Gedruckt nach: Vossische Zeitung Nr. 462 (Sonntagsausgabe) vom 28. September 1924, S. 2 und 3 unter dem Strich. — Im Anschluß an den Titel fügte der ungenannte Herausgeber die Bemerkung an: „Das Thema: Bürgerliche Stellung des Schriftstellers, das den Briefschreiber Fontane so häufig erbitterte, wird in diesem bisher unveröffentlichten Memoirenkapttei neu beleuchtet.“
III. Anhang: Briefe
1. Paul Lindau an Theodor Fontane Verehrtester Herr Kollege!

________

◆ **Aufgaben**:
1. Welche Zeitung und welches Datum nennt der entnommene Text für den Abdruck?
2. Wiederhole aus dem entnommenen Text wortgetreu die Stelle, die mit „Gedruckt nach: Vossische“ anfängt und bis einschließlich „Verehrtester Herr Kollege!“ weitergeht.
Für die Liste gibt es hier nichts zu tun.

◆ **Rohdaten**:
________

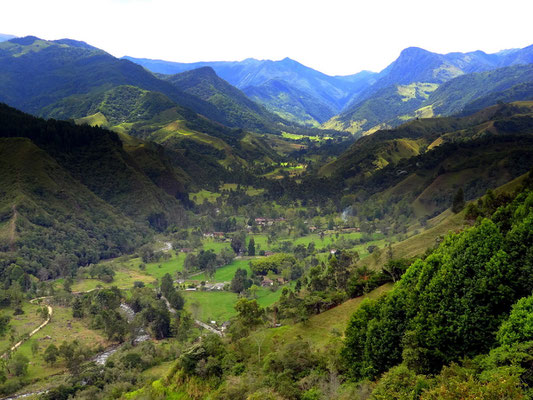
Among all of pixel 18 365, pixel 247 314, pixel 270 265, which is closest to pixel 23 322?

________

◆ **Geordnete Antworten**:
1. Die Vossische Zeitung Nr. 462 (Sonntagsausgabe) vom 28. September 1924.

2.
Gedruckt nach: Vossische Zeitung Nr. 462 (Sonntagsausgabe) vom 28. September 1924, S. 2 und 3 unter dem Strich. — Im Anschluß an den Titel fügte der ungenannte Herausgeber die Bemerkung an: „Das Thema: Bürgerliche Stellung des Schriftstellers, das den Briefschreiber Fontane so häufig erbitterte, wird in diesem bisher unveröffentlichten Memoirenkapttei neu beleuchtet.“
III. Anhang: Briefe
1. Paul Lindau an Theodor Fontane Verehrtester Herr Kollege!